■ What you have to do ■
Rewrite every line of the listing with each "beige wall" changed to "cream wall" and everything else left as it is, omitting the pictures.

■ Material ■
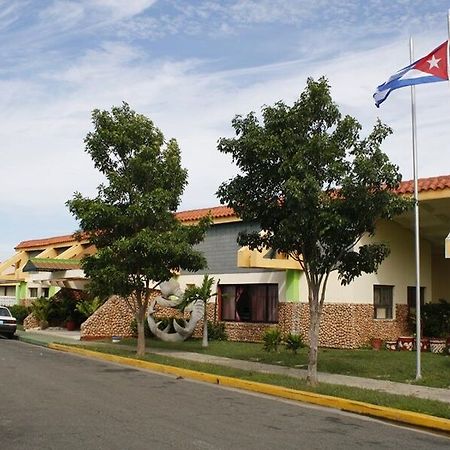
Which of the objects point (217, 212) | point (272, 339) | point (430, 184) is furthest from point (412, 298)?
point (217, 212)

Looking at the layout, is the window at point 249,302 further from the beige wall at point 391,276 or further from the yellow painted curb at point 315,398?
the yellow painted curb at point 315,398

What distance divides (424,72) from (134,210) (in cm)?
925

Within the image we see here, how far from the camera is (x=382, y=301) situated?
961 inches

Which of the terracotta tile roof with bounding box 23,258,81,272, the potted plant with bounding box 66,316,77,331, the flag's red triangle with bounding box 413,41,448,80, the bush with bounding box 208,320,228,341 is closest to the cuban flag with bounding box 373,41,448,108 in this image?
the flag's red triangle with bounding box 413,41,448,80

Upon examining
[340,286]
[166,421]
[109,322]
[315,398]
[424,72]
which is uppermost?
[424,72]

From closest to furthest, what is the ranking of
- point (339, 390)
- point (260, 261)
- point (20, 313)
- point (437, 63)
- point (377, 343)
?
point (339, 390)
point (437, 63)
point (377, 343)
point (260, 261)
point (20, 313)

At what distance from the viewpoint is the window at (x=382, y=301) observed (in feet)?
79.3

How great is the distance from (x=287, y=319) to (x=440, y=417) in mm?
14350

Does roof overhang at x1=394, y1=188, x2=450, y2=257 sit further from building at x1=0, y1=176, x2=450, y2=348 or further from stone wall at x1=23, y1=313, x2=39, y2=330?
stone wall at x1=23, y1=313, x2=39, y2=330

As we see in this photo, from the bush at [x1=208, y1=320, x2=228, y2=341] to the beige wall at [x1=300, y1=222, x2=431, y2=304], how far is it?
434cm

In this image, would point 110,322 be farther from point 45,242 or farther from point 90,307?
point 45,242

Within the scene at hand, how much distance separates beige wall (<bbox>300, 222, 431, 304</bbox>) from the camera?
76.8ft

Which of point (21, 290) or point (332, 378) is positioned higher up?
point (21, 290)

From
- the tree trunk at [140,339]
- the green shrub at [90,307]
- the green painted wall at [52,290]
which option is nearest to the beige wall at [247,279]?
the green shrub at [90,307]
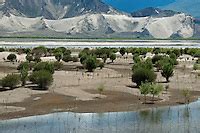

■ Response for this exercise ■
Which of the objects point (217, 212) | point (272, 339) | point (430, 184) is furthest from point (412, 298)?
point (217, 212)

Looking at the layout, is the window at point 249,302 further from the cream wall at point 391,276 or further from the yellow painted curb at point 315,398?
the yellow painted curb at point 315,398

What distance divides (424,72) from (134,210) (in cm)?
925

Within the image we see here, how far from the camera is (x=382, y=301) situated?
961 inches

Which of the terracotta tile roof with bounding box 23,258,81,272, the potted plant with bounding box 66,316,77,331, the flag's red triangle with bounding box 413,41,448,80, the bush with bounding box 208,320,228,341 is closest to the cuban flag with bounding box 373,41,448,108 in this image?
the flag's red triangle with bounding box 413,41,448,80

Upon examining
[340,286]
[166,421]
[109,322]
[315,398]
[424,72]
which is uppermost?
[424,72]

From closest to furthest, what is the ranking of
- point (339, 390)
- point (260, 261)
- point (20, 313)
- point (437, 63)
- point (377, 343)
?
point (339, 390)
point (437, 63)
point (377, 343)
point (260, 261)
point (20, 313)

At what distance from the viewpoint is the window at (x=382, y=301) observed (in feet)?
79.3

How great is the distance from (x=287, y=319) to (x=440, y=417) in mm?
14350

Does roof overhang at x1=394, y1=188, x2=450, y2=257 sit further from building at x1=0, y1=176, x2=450, y2=348 or further from stone wall at x1=23, y1=313, x2=39, y2=330?
stone wall at x1=23, y1=313, x2=39, y2=330

As we see in this photo, from the bush at [x1=208, y1=320, x2=228, y2=341] to the cream wall at [x1=300, y1=222, x2=431, y2=304], how far is it?
434cm

In this image, would point 110,322 be farther from point 45,242 or farther from point 90,307?
point 45,242

Within the scene at hand, how much distance separates cream wall (<bbox>300, 222, 431, 304</bbox>) from the camera?
76.8ft

Which of point (21, 290) or point (332, 378) is positioned higher up?
point (21, 290)

From
- the tree trunk at [140,339]
- the green shrub at [90,307]
- the green painted wall at [52,290]
which option is nearest to the cream wall at [247,279]?
the green shrub at [90,307]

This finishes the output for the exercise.